DIRECTIONS FOR THIS TASK — All pictures must be left out as you transcribe the lines from the first line of the data to the line containing "content_type: application/javascript; charset=utf-8", both included.

============

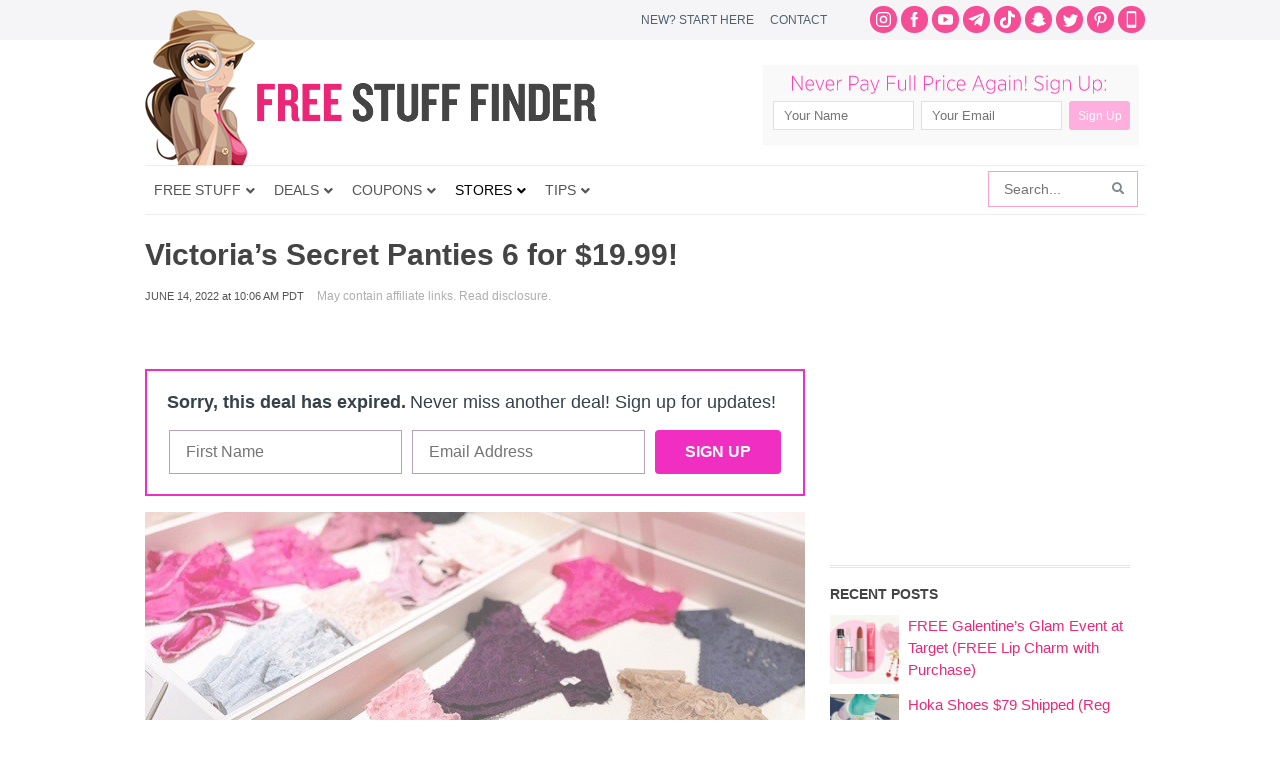

--- FILE ---
content_type: text/html; charset=utf-8
request_url: https://www.google.com/recaptcha/api2/aframe
body_size: 269
content:
<!DOCTYPE HTML><html><head><meta http-equiv="content-type" content="text/html; charset=UTF-8"></head><body><script nonce="HS8I91YWVg7dNzLlfHBYjw">/** Anti-fraud and anti-abuse applications only. See google.com/recaptcha */ try{var clients={'sodar':'https://pagead2.googlesyndication.com/pagead/sodar?'};window.addEventListener("message",function(a){try{if(a.source===window.parent){var b=JSON.parse(a.data);var c=clients[b['id']];if(c){var d=document.createElement('img');d.src=c+b['params']+'&rc='+(localStorage.getItem("rc::a")?sessionStorage.getItem("rc::b"):"");window.document.body.appendChild(d);sessionStorage.setItem("rc::e",parseInt(sessionStorage.getItem("rc::e")||0)+1);localStorage.setItem("rc::h",'1769555897439');}}}catch(b){}});window.parent.postMessage("_grecaptcha_ready", "*");}catch(b){}</script></body></html>

--- FILE ---
content_type: application/javascript; charset=utf-8
request_url: https://fundingchoicesmessages.google.com/f/AGSKWxXkDOeK9Wj8TqjMDfdmRL6OxzSheO7HRb30Mss3N-QFdq5zp4btJYtSU1gimPNXoMjXSm-Ygb0mpWENCVCZ_iwJn38RITYR1jt61bVwCJkZ68SNUbSLghZyKtvlJdyLoD4ULHw7PFgOk_NZeE5L4DMbi4mTE3_v_sQKEB-lUJUej_yRe3x13HQzweyx/_.com/?wid=/j/ads.js/idleAds./remove_ads./adbebi_
body_size: -1285
content:
window['b9861a82-cdfb-43f5-96d5-2ff09c3af84c'] = true;

--- FILE ---
content_type: image/svg+xml
request_url: https://www.freestufffinder.com/wp-content/themes/minimum/images/social-media/youtube-header-bar.svg
body_size: -28
content:
<svg xmlns="http://www.w3.org/2000/svg" width="27" height="27" viewBox="0 0 27 27"><title>youtube-header-bar</title><path d="M20.457,9.28c-.412-.734-.86-.869-1.772-.92s-3.2-.087-5.183-.087-4.278.026-5.187.086-1.358.186-1.774.921S5.9,11.275,5.9,13.5V13.5c0,2.213.219,3.484.643,4.209s.864.867,1.773.929,3.2.085,5.188.085,4.273-.031,5.184-.084,1.359-.195,1.772-.929c.429-.725.645-2,.645-4.209V13.5C21.1,11.275,20.887,10.013,20.457,9.28ZM11.6,16.351v-5.7L16.351,13.5Z" fill="#fff"/></svg>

============

COMPLETED EXERCISE —
--- FILE ---
content_type: text/html; charset=utf-8
request_url: https://www.google.com/recaptcha/api2/aframe
body_size: 269
content:
<!DOCTYPE HTML><html><head><meta http-equiv="content-type" content="text/html; charset=UTF-8"></head><body><script nonce="HS8I91YWVg7dNzLlfHBYjw">/** Anti-fraud and anti-abuse applications only. See google.com/recaptcha */ try{var clients={'sodar':'https://pagead2.googlesyndication.com/pagead/sodar?'};window.addEventListener("message",function(a){try{if(a.source===window.parent){var b=JSON.parse(a.data);var c=clients[b['id']];if(c){var d=document.createElement('img');d.src=c+b['params']+'&rc='+(localStorage.getItem("rc::a")?sessionStorage.getItem("rc::b"):"");window.document.body.appendChild(d);sessionStorage.setItem("rc::e",parseInt(sessionStorage.getItem("rc::e")||0)+1);localStorage.setItem("rc::h",'1769555897439');}}}catch(b){}});window.parent.postMessage("_grecaptcha_ready", "*");}catch(b){}</script></body></html>

--- FILE ---
content_type: application/javascript; charset=utf-8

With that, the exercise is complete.